Hej!Pewnie ,że bogate.Ja osobiście nie znam miasta o liczbie ludności około24 tys ,które UTRZYMUJE 2(SŁOWNIE DWA!!)MOSIR-y.Ja nie znam ale moze jeszcze takie są.Budynek jest,basen itd.a co z odśnieżaniem?Przez całą zimę nie zaobserwowałem aby parkingi dookoła MOSIR-u były odśnieżone,być może coś przegapiłem bo to najłatwiej komentować.Ale na tyle ,,męskich ,,pracowników zatrudnionych tam i śniegu mnóstwo!!!Parkingi nie odśnieżone,snieg leży ,trudno przejechać a co dopiero przejść.Ale cieszę się że doczekałem się czasów kiedy moje miasto jest odśniezone.Oczywiście na tyle na ile można było,pomału,ale nie pamiętam aby kiedykolwiek tak fajnie odśnieżone było, a śniegu spadło dużo!brawo!Dla sportu droga obsługo MOSIR ,dla sportu ruszyć się troche!!!

 

Dodano: 15 marca 2013 15:07, (sztukmistrz)

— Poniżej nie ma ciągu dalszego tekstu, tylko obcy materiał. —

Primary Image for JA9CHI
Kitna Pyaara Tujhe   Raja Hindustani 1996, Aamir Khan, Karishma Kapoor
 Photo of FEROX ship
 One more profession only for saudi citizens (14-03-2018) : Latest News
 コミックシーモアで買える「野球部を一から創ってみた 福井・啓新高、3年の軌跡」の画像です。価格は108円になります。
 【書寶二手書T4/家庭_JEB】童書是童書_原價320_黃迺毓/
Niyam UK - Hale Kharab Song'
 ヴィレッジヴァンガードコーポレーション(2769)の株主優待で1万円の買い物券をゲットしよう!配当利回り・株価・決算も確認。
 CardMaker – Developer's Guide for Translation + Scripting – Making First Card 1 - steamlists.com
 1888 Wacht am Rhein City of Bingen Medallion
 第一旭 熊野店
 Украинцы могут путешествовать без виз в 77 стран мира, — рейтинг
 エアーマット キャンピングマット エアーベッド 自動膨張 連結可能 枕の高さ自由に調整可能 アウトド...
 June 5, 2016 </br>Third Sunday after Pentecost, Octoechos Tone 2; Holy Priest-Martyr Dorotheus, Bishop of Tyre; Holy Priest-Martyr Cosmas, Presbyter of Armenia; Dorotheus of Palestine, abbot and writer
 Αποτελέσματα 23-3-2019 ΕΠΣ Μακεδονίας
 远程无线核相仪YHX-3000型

Bogate to było w poprzednich latach, teraz to bogactwo spłaca

 

Dodano: 15 marca 2013 17:05, (czessio)

Dobry bubel:)

 

Dodano: 15 marca 2013 17:11, (kapusta)

Też mi problem !!!
Jak jest basen to i woda musi być.

 

Dodano: 15 marca 2013 17:14, (kapusta)

A gdzie mieliśmy wybudować basen? Tam gdzie wody nie ma?

 

Dodano: 15 marca 2013 17:16, (kapusta)

Przynajmniej jest pewność, że wody na basenie nigdy nie zabraknie !!!

 

Dodano: 15 marca 2013 17:21, (amon)

Na podobnej zasadzie odprowadzana jest woda z odcinka trasy Toruńskiej ale tam inwestycja szła w miliony, a nie w 30 mln. To będzie pewnie problem na kolejne lata. Zrobić się z tym nic nie da za bardzo chyba, że powstanie jakaś metoda osłonięcia fundamentów i odłączenie pomp. Czy tej wody nie da się wykorzystać do czegoś konkretnego bo to są ogromne ilości wody.

 

Dodano: 15 marca 2013 18:13, (darek234)

Dobra pamiątka a ci radni co są od kilku kadencji co mają do powiedzenia powinno się rozliczyć za takie inwestycje

 

Dodano: 15 marca 2013 18:48, (schell)

pomysł na wykorzystanie nadmiaru wody - proponuję pobudować myjnię dla samochodów. Miejsca sporo. Cena na poziomie 5 zł za 30 minut samodzielnego mycia auta. Bez żadnych urządzeń ciśnieniowych tylko szlauch te kilka bar na wyjściu. Cena utrzymania pomp zwróci się w jakimś czasie. Wodę należy potraktować jak za darmo. Sądzę, że pomysł miałby powodzenie, utrzymać tylko cenę na możliwie niskim poziomie.
Po zimie trzeba auto wymyć z góry i od spodu. Bezpieczny najazd pod kątem tak by pod auto można było zajrzeć, umyć.

 

Dodano: 15 marca 2013 21:34, (nokaut)

Myjnia to ma rację bytu raczej przy CPN,no ale coś z tą woda trzeba zrobić. Tak niewiele brakowało aby uniknąc problemu tylko 1 m? A gdzie byli fachowcy, inspektor nadzoru, urzędnicy i burmistrz?

 

Dodano: 16 marca 2013 09:15, Mea (milenam)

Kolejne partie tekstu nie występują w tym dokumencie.